After the cap has sat under the charging supply for a while, disconnect the HV supply and then discharge the cap through a low enough resistance to run it down fairly quickly without making a lot of sparks while doing so. Don’t dead-short it to discharge it; it makes a lot of neat sparks and noise but the high surge current is really hard on the internal structure of those older caps. Then hook the cap up to the HV supply again (through the limiting resistor), leave it for a few minutes and then check the leakage current before discharging as above. Repeating this process a few times usually reforms just about any old cap that’s still in usable shape.
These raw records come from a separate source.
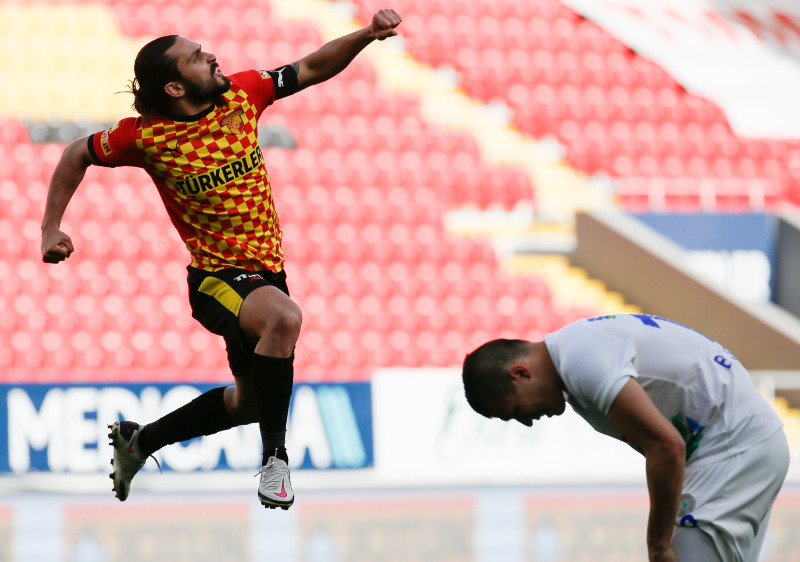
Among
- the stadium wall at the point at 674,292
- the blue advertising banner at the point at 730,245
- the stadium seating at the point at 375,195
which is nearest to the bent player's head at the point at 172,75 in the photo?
the stadium seating at the point at 375,195

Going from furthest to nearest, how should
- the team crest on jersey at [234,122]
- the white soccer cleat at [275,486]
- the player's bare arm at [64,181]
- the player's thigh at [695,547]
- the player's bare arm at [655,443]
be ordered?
the team crest on jersey at [234,122] < the player's bare arm at [64,181] < the white soccer cleat at [275,486] < the player's thigh at [695,547] < the player's bare arm at [655,443]

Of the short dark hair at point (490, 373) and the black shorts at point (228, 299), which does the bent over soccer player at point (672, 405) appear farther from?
the black shorts at point (228, 299)

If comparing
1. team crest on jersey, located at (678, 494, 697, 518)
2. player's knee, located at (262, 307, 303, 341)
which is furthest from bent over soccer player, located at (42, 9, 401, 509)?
team crest on jersey, located at (678, 494, 697, 518)

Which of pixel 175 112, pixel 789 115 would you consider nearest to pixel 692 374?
pixel 175 112

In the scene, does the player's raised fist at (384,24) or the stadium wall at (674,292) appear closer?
the player's raised fist at (384,24)

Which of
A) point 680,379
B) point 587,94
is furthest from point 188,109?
point 587,94

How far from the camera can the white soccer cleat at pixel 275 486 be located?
322cm

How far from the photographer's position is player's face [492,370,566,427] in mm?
2660

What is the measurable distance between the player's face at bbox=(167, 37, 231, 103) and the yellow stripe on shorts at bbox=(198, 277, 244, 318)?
587 mm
After the last forming run, discharge the cap one last time through a resistance and this time, place a shorting wire across the output for several minutes. A lot of electrolytics exhibit enough dielectric absorption to allow them to recharge themselves to significantly high voltages if left unshorted after being charged and that charge can fry your capacitance meter when you go to check the capacitance one last time.
So, after the cap has sat with the short across it for several minutes, remove the short and check the capacitance with your DVM. It should read within its tolerance limits. Since it’s been reformed, it won’t leak much either.
The term “dry” electrolytic is a bit of a misnomer. Modern, polymer dielectric electrolytic are truly dry in that sense but the older aluminum-foil and paper electrolytic all had some liquid in them. They were called “dry” since they didn’t have liquid sloshing about in them. Instead, the electrolyte was typically held in a paste form. If properly stored, some pretty old caps are still usable today. It’s easy enough to check the seals to see if they’ve broken or become embrittled and a capacitance/DC leakage test will also tell you whether they’ve survived or not.
If the electrolytic caps you have were used, then it’s probably best not to try to salvage them. The heat they endured for the years they were in service in tube equipment was usually enough to compromise their integrity or even kill them. NOS parts are worth trying to reform unless they’re really old (WWII or earlier).
Handheld Tecpel LCR-612 meter for basic measurements (capacitance, ESR...), bench Heath IT-28 for leakage tests and reforming and Sencore LC53 for qualification - both go up to 600 V.How you test and verify a cap?